Sana’a: Security officials say Yemen’s Iran-allied Al Houthi militiamen have handed over control of the main port in the Red Sea city of Hodeida to the government’s navy and coast guard.
They said Saturday’s transfer was carried out under the supervision of UN monitors as part of a deal reached in peace talks in Sweden earlier this month.
The officials spoke on condition of anonymity because they were not authorised to brief the media.
Retired Dutch general Patrick Cammaert, the head of the UN advance team charged with monitoring the ceasefire, arrived in Hodeida this week.
Under the deal, international monitors are to be deployed in Hodeida and a Redeployment Coordination Committee (RCC) including both sides, chaired by Cammaert, will oversee implementation. The committee started its meetings this week.
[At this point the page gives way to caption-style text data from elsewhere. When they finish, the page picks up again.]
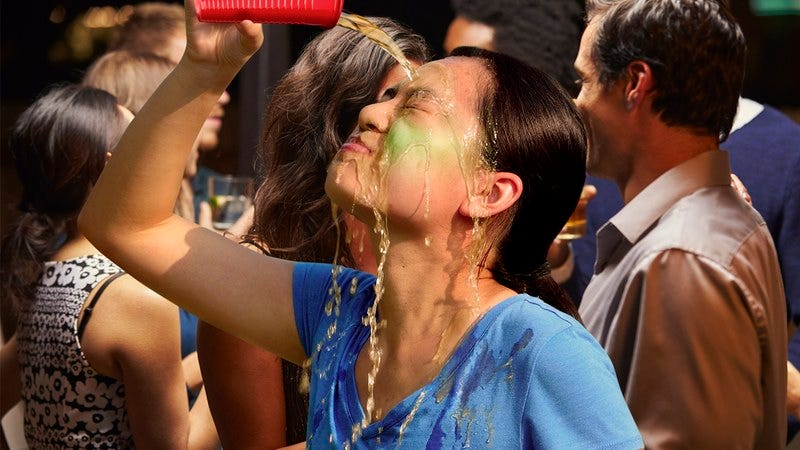 A woman pouring a drink on her face.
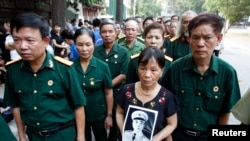 A woman holds a portrait of General Giap outside the National Funeral House in Hanoi, Oct. 12, 2013.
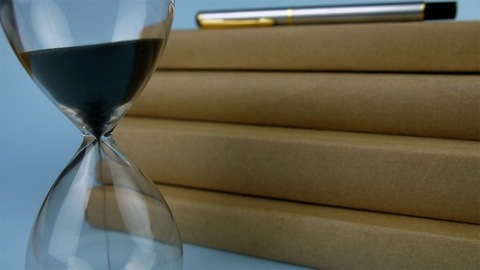 Closeup shot of sand running through an hourglass next to a stack of books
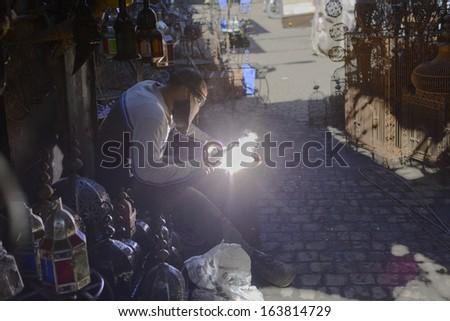 Welding in the souks of Marrakesh - stock photo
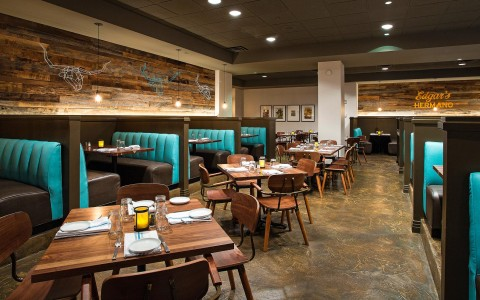interior dining for hotel restaurant Edgars Hermanos is made of tables and booths. Accents of unfinished wood and teal blue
A UN source said Al Houthi forces, which control the city and its strategic port, had started to redeploy overnight.
“Our forces have started to redeploy since last night from Hodeida port, as agreed in Sweden,” an Al Houthi military spokesman told the group’s Al Masirah TV.
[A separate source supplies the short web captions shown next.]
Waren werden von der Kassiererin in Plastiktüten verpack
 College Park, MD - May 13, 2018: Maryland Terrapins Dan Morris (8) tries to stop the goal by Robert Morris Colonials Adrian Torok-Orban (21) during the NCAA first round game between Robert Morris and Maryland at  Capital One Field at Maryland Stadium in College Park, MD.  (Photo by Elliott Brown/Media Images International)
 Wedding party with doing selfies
Al Houthis’ withdrawal from the province’s three ports of Hodeida, Salif and Rass Eisa is intended to be the first step in the implementation of the agreement, to be followed by both sides pulling their forces out of the city and the surrounding province.
It is still unclear how far they will withdraw and who will control the three ports and the city, or if the two sides will share control with UN monitors positioned between the two fronts.
Cammaert’s team will not be uniformed or armed, the UN has said, but it will provide support for the management of and inspections at the ports and strengthen the UN presence in the city.
Military officials from the government forces, which control some southern parts of the city, said they needed time to establish if Al Houthi forces had really withdrawn from the ports.
“They may be just replacing their men with others from the so-called coast guard forces,” one official said.
The agreement, the first significant breakthrough in peace efforts in five years, was part of confidence-building measures intended to pave the way for a wider truce and a framework for political negotiations.
The international community has been trying for months to avert a all-out government assault on Hodeida, the entry point for most of Yemen’s commercial goods and aid supplies, and a lifeline for millions of Yemenis on the verge of starvation.
The truce came into force on December 18.
On Friday, the United Nations said both parties had agreed to begin opening humanitarian corridors, starting with the key coastal road between Hodeida and Al Houthi-held capital, Sana’a.
The parties are due to present detailed plans for a full redeployment to Cammaert at the next RCC meeting on January 1, the United Nations said in a statement.
Yemen plunged into civil war in 2014 when the rebels captured the capital Sana’a. They now control most of northern Yemen, including Hodeida. A Saudi-led coalition has been fighting on the government side since 2015.
The talks in Sweden also produced a deal on the exchange of thousands of prisoners of war from both sides.